Desde ahí es testigo presencial de las evasiones masivas, de los cacerolazos, de los disparos y de las noches con toque de queda. También de una pandemia. La misma que nos ha afectado a todos y que, de manera perceptible, ha provocado el aumento de personas viviendo a la intemperie.

Las razones para llegar a la calle históricamente han sido otras, muy diferentes a una enfermedad originada en China. En 2017, cuando se presentaron los primeros y únicos resultados detallados del Registro Social de Hogares, se reveló que más de un 60% había llegado a esa situación por problemas con su familia o pareja.

Uno de ellos es Carlos, quien debido a un pasado consumo problemático de alcohol decidió alejarse de su familia: “Los dejé botados, porque peleábamos mucho y era alcohólico. Ese era mi problema, que era alcohólico”.

La historia de Carlos es la más recurrente entre las personas en situación de calle, un relato repetido y que no es difícil de encontrar, ni ahora ni hace dos, cinco o diez años. Pero desde la pandemia las historias que se han ido sumando a la calle son diferentes.

Él mismo lo dice: “Como en junio, más o menos, había caleta de gente viviendo en la calle, pero era gente nueva”.

Esas personas se vieron forzadas a dejar sus viviendas en medio de la crisis sanitaria y habitar la calle. Se trata de un grupo nuevo, uno que vemos a diario en el bandejón de la Alameda, en la calle Portugal, en la avenida Pedro Montt, y en los parques Forestal y Almagro, por nombrar sólo algunos.
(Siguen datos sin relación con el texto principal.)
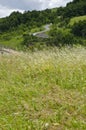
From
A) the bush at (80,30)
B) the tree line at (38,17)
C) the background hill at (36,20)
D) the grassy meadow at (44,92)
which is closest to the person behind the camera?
the grassy meadow at (44,92)

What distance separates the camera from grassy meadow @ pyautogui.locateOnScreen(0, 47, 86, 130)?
5.63 m

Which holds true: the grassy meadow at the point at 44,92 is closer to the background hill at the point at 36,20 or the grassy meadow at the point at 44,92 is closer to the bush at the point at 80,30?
the bush at the point at 80,30

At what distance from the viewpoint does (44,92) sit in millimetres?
6789

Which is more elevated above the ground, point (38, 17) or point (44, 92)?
point (38, 17)

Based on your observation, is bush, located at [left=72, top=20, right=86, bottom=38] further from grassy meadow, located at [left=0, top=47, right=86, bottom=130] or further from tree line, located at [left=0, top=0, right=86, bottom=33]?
grassy meadow, located at [left=0, top=47, right=86, bottom=130]

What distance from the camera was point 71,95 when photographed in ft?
21.4

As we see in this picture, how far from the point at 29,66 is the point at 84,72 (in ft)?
5.06

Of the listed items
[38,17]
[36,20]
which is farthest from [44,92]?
[38,17]

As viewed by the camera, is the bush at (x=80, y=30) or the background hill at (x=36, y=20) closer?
the bush at (x=80, y=30)

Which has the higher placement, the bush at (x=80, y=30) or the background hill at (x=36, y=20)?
the background hill at (x=36, y=20)

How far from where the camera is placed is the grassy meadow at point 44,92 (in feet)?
18.5

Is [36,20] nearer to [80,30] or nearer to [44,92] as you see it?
[80,30]

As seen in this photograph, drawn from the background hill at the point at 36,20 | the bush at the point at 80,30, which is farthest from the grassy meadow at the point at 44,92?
the background hill at the point at 36,20

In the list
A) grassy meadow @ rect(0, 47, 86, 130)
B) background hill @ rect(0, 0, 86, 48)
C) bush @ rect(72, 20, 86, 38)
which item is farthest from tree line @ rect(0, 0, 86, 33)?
grassy meadow @ rect(0, 47, 86, 130)
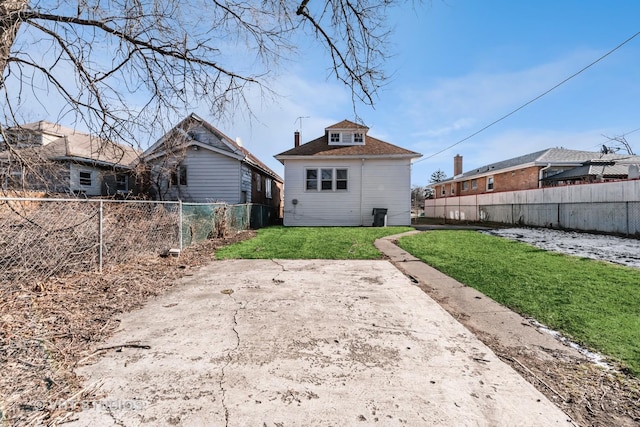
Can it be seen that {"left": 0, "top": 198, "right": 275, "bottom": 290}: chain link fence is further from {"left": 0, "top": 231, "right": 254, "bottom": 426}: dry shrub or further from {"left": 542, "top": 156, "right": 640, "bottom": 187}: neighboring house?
{"left": 542, "top": 156, "right": 640, "bottom": 187}: neighboring house

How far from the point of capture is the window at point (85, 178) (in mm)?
16875

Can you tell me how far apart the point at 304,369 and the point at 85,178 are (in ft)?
66.5

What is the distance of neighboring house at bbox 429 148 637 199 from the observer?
688 inches

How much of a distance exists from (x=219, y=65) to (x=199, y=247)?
5.54 meters

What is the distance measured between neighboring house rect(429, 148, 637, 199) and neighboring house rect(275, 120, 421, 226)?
11.2 m

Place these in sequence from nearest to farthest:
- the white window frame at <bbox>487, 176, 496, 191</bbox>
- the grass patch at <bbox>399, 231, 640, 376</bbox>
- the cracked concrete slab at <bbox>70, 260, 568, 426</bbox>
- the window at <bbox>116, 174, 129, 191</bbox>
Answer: the cracked concrete slab at <bbox>70, 260, 568, 426</bbox>, the grass patch at <bbox>399, 231, 640, 376</bbox>, the window at <bbox>116, 174, 129, 191</bbox>, the white window frame at <bbox>487, 176, 496, 191</bbox>

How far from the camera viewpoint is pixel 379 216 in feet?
49.5

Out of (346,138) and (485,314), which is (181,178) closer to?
(346,138)

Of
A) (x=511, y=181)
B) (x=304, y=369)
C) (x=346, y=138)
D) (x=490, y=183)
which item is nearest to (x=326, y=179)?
(x=346, y=138)

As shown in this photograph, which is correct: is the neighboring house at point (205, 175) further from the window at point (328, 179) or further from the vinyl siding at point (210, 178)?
the window at point (328, 179)

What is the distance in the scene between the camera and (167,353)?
268 cm

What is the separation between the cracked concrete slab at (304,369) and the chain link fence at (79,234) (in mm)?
1981

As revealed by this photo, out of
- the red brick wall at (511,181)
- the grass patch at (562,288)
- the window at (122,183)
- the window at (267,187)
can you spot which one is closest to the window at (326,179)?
the window at (267,187)

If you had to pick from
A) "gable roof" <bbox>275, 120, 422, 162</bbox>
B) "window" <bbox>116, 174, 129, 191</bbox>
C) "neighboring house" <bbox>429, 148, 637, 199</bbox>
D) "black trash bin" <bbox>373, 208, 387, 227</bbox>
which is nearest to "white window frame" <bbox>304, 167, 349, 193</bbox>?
"gable roof" <bbox>275, 120, 422, 162</bbox>
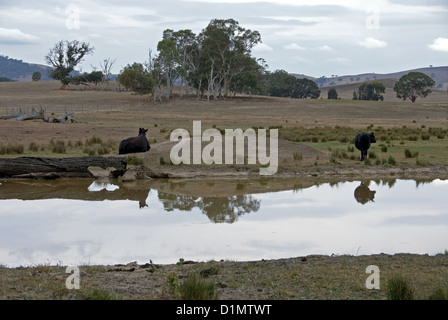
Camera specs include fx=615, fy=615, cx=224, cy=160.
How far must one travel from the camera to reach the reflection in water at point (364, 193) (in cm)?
1620

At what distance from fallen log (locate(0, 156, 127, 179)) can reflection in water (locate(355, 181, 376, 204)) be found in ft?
24.1

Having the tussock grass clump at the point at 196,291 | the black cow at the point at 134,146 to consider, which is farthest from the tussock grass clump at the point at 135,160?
the tussock grass clump at the point at 196,291

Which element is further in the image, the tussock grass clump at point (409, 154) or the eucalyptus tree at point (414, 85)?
the eucalyptus tree at point (414, 85)

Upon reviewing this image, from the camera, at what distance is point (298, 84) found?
375 ft

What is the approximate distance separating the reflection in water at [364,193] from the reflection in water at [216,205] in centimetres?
276

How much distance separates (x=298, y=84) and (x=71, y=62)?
41.9m

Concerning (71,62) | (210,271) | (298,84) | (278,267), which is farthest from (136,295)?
(298,84)

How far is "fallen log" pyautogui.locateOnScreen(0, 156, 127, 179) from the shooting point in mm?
19234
Un grupo desprotegido, olvidado, sin nombre; o como Carlos los llama: los cabros de la carpa, el gallo con barba y la señora que tiene el marido comerciante.

La decisión de irse a la calle

Viviana (35) y su marido arrendaban una pieza en una antigua casa, cerca del Terminal de Buses San Borja. Son comerciantes callejeros. Les iba bien, tanto que llegaron a hablar de tener un hijo y de ahorrar para irse a algo más grande, pero la pandemia truncó sus sueños.

La cuarentena los dejó sin salir a trabajar y, por lo mismo, sin ingresos económicos. La ayuda del Gobierno ya no era suficiente y tuvieron que tomar una decisión que les cambiaría la vida en 180 grados: irse a la calle con lo poco que tenían.

“Vendimos las cosas más grandes y nos fuimos. Fue como a mediados de junio. Teníamos claro que iba a ser por poco tiempo, pero estuvimos casi tres meses, casi todo el inverno”, narra.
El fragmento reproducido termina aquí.